If your company already operates as an ESOP, there are important steps to ensure it remains optimized and compliant. From meeting internal loan obligations and evaluating ESOP performance to planning for future repurchase liabilities, proactive management is essential for long-term success. In this blog, we’ll walk through key year-end considerations and explain why consulting with an ESOP advisor can help you maximize the benefits of employee ownership for your company and employees.
11/15/20232 min read


If your company already operates as an ESOP, there are key steps to take to ensure your plan is optimized and remains compliant.
1. Satisfy Your Internal Loan Requirements
For leveraged ESOPs, shares are allocated to employees as the company’s internal loan to the ESOP trust is repaid. This process involves annual tax-deductible cash contributions from the company to the ESOP trust, which then returns the funds to the company as loan payments in exchange for shares.
Make sure you’ve met all of your annual obligations outlined in the ESOP Promissory Note, including loan payments, interest rates, and any preferred dividends or contributions that are due. Failure to meet these requirements can trigger penalties or action from the IRS, Department of Labor, or the ESOP trust itself.
2. Evaluate ESOP Performance
Year-end is the perfect time to assess how well your ESOP is performing. Ask yourself the following questions:
Do employees understand the benefits of the ESOP, and are they engaging with it?
Has the ESOP had a noticeable impact on employee retention, productivity, and engagement?
Are the economic benefits, such as tax efficiency and cash flow improvements, being realized as expected?
Is your financing structure sustainable given current market conditions?
ESOPs that are at least three years old may benefit from a formal evaluation. Options like loan restructuring, plan modifications, secondary sales, or buybacks can be explored to improve plan performance.
3. Plan for Repurchase Liabilities
As an ESOP matures—typically five years or older—companies need to prepare for an increase in share redemptions as employees retire or leave the company. This can place a financial burden on the company, which must repurchase shares from departing employees.
Conducting a Repurchase Liability Study (RLS) can help you anticipate the cash requirements needed to meet future repurchase obligations.

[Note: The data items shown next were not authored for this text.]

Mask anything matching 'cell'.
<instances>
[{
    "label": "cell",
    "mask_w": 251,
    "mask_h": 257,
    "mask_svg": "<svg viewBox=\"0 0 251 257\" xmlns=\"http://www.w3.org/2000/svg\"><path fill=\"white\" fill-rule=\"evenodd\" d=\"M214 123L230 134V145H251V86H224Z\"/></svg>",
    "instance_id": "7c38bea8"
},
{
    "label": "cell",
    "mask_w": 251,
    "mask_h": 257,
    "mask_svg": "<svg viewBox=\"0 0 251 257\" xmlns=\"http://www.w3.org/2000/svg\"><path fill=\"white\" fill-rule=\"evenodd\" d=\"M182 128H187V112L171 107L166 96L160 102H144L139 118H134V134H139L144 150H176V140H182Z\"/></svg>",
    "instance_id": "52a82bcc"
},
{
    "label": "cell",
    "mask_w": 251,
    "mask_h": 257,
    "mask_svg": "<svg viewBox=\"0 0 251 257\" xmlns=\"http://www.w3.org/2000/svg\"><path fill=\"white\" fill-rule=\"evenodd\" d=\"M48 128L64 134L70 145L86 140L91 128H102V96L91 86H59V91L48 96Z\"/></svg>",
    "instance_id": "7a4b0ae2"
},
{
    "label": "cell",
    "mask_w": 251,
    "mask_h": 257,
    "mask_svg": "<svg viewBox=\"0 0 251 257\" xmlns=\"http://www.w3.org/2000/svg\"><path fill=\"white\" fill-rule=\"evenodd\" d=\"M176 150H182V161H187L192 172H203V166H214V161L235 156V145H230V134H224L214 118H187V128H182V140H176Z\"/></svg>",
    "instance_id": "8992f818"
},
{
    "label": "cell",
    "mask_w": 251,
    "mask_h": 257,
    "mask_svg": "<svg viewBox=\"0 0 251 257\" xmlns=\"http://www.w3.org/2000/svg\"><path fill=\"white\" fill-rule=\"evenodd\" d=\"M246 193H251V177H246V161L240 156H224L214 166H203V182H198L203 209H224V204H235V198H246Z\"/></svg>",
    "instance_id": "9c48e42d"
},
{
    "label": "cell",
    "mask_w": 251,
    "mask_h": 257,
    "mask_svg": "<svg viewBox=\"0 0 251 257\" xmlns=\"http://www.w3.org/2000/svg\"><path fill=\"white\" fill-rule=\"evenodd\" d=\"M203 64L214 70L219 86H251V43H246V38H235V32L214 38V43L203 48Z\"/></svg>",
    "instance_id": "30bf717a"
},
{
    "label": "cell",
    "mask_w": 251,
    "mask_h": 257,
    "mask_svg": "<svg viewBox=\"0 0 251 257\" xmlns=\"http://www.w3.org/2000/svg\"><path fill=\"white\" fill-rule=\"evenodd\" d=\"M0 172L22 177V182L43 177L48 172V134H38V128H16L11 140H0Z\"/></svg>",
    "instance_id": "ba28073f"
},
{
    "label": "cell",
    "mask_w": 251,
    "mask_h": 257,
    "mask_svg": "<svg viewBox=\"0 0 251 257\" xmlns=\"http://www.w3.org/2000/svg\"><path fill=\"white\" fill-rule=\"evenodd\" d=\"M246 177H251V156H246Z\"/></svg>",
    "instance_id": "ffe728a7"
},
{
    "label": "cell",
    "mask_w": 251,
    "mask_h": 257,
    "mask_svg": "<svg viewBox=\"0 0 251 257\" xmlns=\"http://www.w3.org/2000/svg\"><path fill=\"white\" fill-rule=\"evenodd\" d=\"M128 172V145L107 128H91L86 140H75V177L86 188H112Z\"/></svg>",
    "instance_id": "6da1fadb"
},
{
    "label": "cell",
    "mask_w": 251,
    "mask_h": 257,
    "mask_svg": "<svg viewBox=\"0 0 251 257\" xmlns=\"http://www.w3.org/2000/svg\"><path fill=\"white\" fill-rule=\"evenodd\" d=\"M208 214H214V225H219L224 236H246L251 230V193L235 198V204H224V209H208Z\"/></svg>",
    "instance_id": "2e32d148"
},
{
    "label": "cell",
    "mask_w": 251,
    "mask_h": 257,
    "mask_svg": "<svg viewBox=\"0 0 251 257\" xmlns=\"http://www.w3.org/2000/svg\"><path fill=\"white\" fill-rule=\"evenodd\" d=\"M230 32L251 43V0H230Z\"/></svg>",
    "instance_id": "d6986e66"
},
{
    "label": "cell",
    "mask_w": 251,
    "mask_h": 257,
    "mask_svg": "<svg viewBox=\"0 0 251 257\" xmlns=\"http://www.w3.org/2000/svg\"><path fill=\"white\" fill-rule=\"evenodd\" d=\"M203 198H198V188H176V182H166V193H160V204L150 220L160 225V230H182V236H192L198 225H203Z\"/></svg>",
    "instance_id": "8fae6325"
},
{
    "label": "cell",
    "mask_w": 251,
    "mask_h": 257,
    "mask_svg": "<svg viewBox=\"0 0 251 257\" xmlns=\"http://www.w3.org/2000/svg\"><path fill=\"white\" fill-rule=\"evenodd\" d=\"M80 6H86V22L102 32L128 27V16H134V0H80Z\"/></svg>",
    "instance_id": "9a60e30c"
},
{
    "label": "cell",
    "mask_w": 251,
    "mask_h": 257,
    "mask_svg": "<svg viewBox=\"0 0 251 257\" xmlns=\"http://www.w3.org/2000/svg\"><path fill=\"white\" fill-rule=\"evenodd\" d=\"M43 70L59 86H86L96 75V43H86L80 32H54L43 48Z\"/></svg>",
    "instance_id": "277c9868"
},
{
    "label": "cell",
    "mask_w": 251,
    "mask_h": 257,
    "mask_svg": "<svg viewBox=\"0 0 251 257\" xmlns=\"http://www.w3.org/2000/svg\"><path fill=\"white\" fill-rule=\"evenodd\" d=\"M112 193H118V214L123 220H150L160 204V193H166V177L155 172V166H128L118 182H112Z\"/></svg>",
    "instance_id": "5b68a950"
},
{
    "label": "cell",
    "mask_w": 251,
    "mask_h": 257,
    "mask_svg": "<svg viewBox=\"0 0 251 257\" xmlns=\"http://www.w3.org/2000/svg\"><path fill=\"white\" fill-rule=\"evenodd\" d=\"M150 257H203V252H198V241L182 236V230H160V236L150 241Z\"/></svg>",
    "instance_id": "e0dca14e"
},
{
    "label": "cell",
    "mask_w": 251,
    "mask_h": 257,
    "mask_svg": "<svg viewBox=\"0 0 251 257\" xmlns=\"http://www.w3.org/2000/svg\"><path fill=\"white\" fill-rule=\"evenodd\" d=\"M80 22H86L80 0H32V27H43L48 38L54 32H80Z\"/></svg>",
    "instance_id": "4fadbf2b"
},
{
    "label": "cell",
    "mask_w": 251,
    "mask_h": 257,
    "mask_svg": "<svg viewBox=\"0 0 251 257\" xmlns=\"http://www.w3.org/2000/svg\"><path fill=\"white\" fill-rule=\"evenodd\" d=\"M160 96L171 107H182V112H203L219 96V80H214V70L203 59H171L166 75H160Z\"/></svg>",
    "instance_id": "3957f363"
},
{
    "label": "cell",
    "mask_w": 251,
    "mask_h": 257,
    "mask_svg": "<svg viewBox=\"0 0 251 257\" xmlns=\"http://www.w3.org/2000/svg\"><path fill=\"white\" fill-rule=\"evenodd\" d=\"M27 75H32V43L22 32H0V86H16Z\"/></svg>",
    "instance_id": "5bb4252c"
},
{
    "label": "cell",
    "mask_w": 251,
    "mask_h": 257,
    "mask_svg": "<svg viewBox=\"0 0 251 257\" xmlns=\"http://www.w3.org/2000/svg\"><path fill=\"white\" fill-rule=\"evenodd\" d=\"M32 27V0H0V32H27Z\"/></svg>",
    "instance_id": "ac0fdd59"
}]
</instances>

An RLS will forecast your financial impacts and help you ensure the long-term sustainability of the ESOP. If challenges are identified, the study can provide a clear path to mitigating those risks.
Consult an ESOP Advisor
If you’re facing any uncertainties about your ESOP, it’s always a good idea to consult a professional advisor. An ESOP is a complex and multifaceted plan, and having expert guidance can make all the difference in optimizing the benefits for your business and employees.
At the end of the day, whether you’re considering an ESOP or managing an existing one, proper planning and proactive management can ensure that your ESOP continues to provide value for your employees and your company for years to come.
By staying ahead of these year-end considerations, your company can position itself for long-term success and stability under an employee ownership model. Take time now to review your ESOP strategy, engage with the right advisors, and ensure that your company is fully prepared for the coming year.